The MMC sweeps any undigested food & organisms towards the ileum (the last portion of the small intestine and the ileocecal valve -  the gateway into the colon/large intestine. In adult humans, the small intestine is usually 6-7m long.

Between meals this reflex sweeps a “peristaltic” wave from the stomach to the ileum every 90 minutes. It stops when taking in any “calories” - even stevia has been shown by Dr Mark Pimentel (an expert on conditions related to the microbiome, including small intestinal bacterial overgrowth) to cease the MMC. 

Anything that decreases the MMC increases the “risk factor” of developing SIBO.

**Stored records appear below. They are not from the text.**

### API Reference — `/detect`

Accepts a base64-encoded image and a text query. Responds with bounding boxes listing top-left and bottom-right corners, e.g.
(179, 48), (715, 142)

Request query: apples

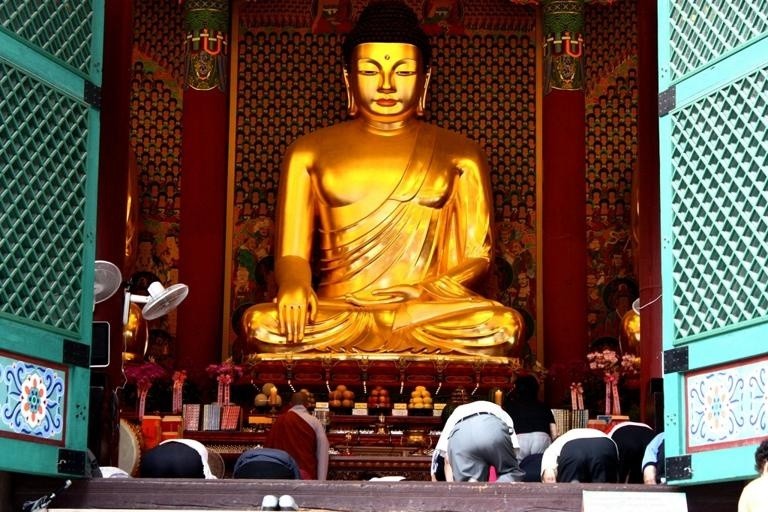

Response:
(367, 387), (391, 408)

Now we understand this, there are certain chronic systemic conditions that can cause motility issues and would most certainly be a risk factor and /or predispose an individual  for developing SIBO:

  • Diabetic neuropathy to the Autonomic Nervous System (ANS), particularly in the gastrointestinal tract (GIT) 

  • Scleroderma - a group of diseases with a common symptom: hardening and tightening of the skin or connective tissue disorders such as Ehlers–Danlos syndrome (EDS)  which causes loose joints, joint pain, stretchy or “floppy” collagen and abnormal scar formation  

  • Gastroparesis  - a disease in which the stomach cannot empty itself of food in a normal fashion.

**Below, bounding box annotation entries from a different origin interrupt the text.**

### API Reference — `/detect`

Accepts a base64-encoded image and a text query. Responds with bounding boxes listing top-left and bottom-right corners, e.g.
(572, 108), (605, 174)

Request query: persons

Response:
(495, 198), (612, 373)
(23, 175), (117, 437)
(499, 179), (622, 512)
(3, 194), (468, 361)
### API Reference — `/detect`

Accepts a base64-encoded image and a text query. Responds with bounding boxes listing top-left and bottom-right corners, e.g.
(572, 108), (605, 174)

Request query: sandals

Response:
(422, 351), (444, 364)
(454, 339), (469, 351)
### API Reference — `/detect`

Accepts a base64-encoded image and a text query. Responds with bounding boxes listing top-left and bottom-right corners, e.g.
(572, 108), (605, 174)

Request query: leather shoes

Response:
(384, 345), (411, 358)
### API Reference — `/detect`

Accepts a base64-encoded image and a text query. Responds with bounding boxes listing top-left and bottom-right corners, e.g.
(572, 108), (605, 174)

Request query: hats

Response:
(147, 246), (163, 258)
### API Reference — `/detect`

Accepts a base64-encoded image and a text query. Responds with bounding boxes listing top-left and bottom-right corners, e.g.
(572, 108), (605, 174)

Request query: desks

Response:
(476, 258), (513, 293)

  • Hypothyroidism - a condition that slows the metabolic rate of potentially every cell, including gastrointestinal cells.

In addition structural or anatomic abnormalities may affect normal movement of the small intestine (motility). This can occur if you:

  • Have diverticulosis — tiny bulging pouches (diverticula) in the small intestine

  • Had surgery that changed the small intestine’s structure, such as Roux-en-Y gastric bypass surgery, or surgery on the right colon with removal of the ileocecal valve, or surgery on the last part of the small bowel.

  • Have adhesions (scar tissue) that developed after radiation therapy or after multiple abdominal surgeries or endometriosis

  • Have amyloidosis (a buildup of amyloid protein deposits) — deposits can accumulate in the small intestine and change its structure

The other category of most likely underlying cause is an immune reaction following a case of food poisoning, traveller’s diarrhea or gastroenteritis:

Bacteria that are the main culprits for such events, E.coli, Salmonella, Shigella and Camplylobacter jejuni, produce a very strong toxin called cytolethal distending toxin (CDT). When these toxins are encountered the immune system produces antibodies against them as  a function of defence - so far so good. However, CDT antibodies appear to have a strong affinity to the interstitial cells of Cajal and ganglia (part of the MMC) and in essence mount an “attack” against self tissue, affecting gut motor function.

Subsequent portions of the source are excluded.